Unless I say so, the views expressed here are mine and mine alone. They may be quoted elsewhere, so long as you give attribution. The dates are (at least according my records) the dates of publication in one of the above print newspapers.

The blog archive (web view) is in chronological order. The display of entries, below, seems to be in reverse order, new to old.

All of the mistakes are of course my own responsibility.

Thursday, September 2, 2004

September 2, 2004 - Budget Time at Douglas County Libraries

It's budget time at the Douglas County Libraries.

Here's the good news. By almost any measure of our services, both demand and use are climbing sharply.

* Circulation. We've already checked out over 2 million items this year -- more than 11% over last year at the same time. In the past five years, this has risen by 120 percent.
* Number of reference questions our staff have fielded: up 44 percent over last year.
* Adult program attendance: up 39 percent.
* Number of new patrons registered: 35 percent higher than last year.

Another statistic that jumps out at me is just how many community meetings we sponsor each week. Go to our website at www.DouglasCountyLibraries.org. Click on the "Douglas County and Community" tab at the top of the page. Then click on meeting rooms by branch. We have close to a couple of HUNDRED community meetings every week.

And here's the not so good news: our resources are not growing anywhere near as fast as the demand for our services. This isn't BAD news. Many of the libraries in Colorado and the nation are looking at true reductions in revenue. Our income, deriving almost entirely from property taxes in a still-growing county, will rise by about 5.6 percent next year.

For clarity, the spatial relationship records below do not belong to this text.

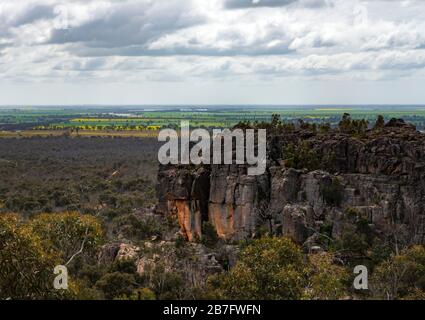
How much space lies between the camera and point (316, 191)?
4850cm

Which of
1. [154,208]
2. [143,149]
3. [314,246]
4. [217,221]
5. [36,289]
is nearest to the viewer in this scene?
[36,289]

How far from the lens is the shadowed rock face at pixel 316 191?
45.7m

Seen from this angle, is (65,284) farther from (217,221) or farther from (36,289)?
(217,221)

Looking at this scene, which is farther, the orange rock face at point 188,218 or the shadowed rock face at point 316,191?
the orange rock face at point 188,218

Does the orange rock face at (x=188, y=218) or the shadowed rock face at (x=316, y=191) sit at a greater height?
the shadowed rock face at (x=316, y=191)

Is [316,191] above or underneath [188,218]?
above

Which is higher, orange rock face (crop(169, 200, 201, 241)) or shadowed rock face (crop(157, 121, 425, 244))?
shadowed rock face (crop(157, 121, 425, 244))

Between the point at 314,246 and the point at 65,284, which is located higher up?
the point at 65,284

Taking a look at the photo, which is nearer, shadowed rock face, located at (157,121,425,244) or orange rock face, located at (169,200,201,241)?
shadowed rock face, located at (157,121,425,244)

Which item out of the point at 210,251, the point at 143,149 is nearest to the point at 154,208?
the point at 210,251

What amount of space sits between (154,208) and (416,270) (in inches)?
1146

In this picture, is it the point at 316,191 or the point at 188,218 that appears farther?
the point at 188,218

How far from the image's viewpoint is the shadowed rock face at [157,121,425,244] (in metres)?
45.7

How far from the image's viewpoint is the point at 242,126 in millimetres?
61375
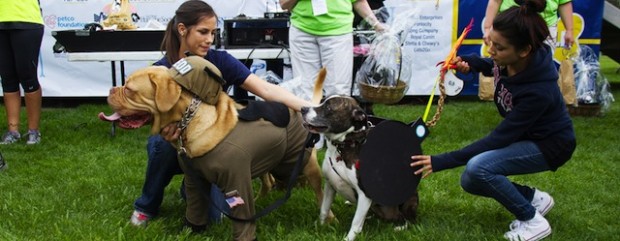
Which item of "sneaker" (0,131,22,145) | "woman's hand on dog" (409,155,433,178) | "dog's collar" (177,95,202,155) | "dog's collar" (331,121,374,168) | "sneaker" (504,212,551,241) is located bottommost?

Our challenge is this: how do we manage skyrocketing use with stabilizing revenues?

We have identified 8 strategies:

1. Get more efficient. We're doing a series of internal audits of our positions and tasks, trying to find ways to accomplish more in fewer steps.

2. Adopt new technologies. Our upcoming Horizon computer system, our interlibrary loan systems, our Internet workstation management software, are all ways to have computers handle more of the workload.

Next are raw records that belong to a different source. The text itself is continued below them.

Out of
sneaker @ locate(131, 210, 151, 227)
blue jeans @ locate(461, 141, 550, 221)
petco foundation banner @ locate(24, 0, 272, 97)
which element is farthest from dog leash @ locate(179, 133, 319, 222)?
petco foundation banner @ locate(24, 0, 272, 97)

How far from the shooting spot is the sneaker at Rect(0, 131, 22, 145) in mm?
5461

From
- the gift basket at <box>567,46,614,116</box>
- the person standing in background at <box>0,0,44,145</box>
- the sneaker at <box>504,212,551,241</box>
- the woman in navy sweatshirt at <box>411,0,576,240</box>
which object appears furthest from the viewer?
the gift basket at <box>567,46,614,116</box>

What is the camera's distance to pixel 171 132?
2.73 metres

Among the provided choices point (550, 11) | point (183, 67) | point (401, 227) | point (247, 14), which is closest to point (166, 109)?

3. Add self-help options. At a couple of our branches, we're allowing patrons to pick up their own holds. We've installed, and will install more, self-checkout stations. Everybody won't use them, of course. But some will, and adding that option will help us speed up the checkout lines.

4. Build partnerships. By teaming up with other organizations, we can increase our own capacity. For instance, we've been looking at closer relationships with other arts and culture groups.

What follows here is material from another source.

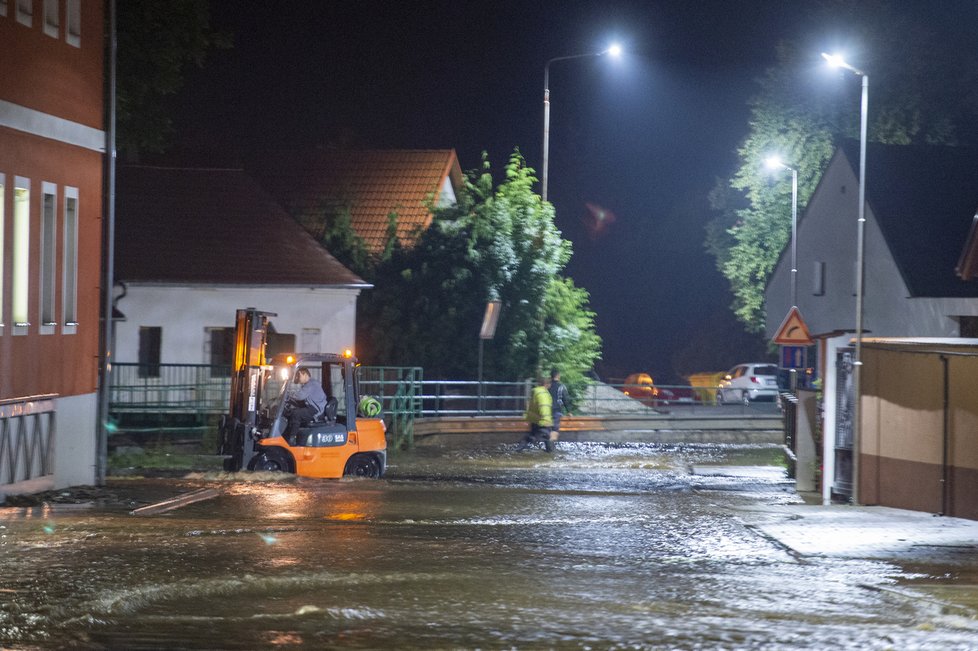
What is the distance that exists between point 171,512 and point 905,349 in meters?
7.90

5. Outsource. Are there things we can hire out more cheaply, or more quickly, than we can do them ourselves? These days, for instance, we're buying our new fiction pre-processed.

6. Recruit more volunteers. Douglas County has thousands of extraordinary people looking to get back into the workplace after a hiatus. In exchange for some assistance with our growing workload, we can provide training, contacts, and a stimulating environment.

7. Increase our revenues. We have begun to gear up the Douglas County Libraries Foundation, focusing in on some new grant opportunities.

8. Reduce the demand. And if the first seven don't work, the only alternative is to reduce the speed or quality of our response: longer lines at the circulation and reference desks; longer waits for new materials. Obviously, I think that approach, if you'll pardon the expression, sucks.

And that's a snapshot of the mind of a public administrator at budget time.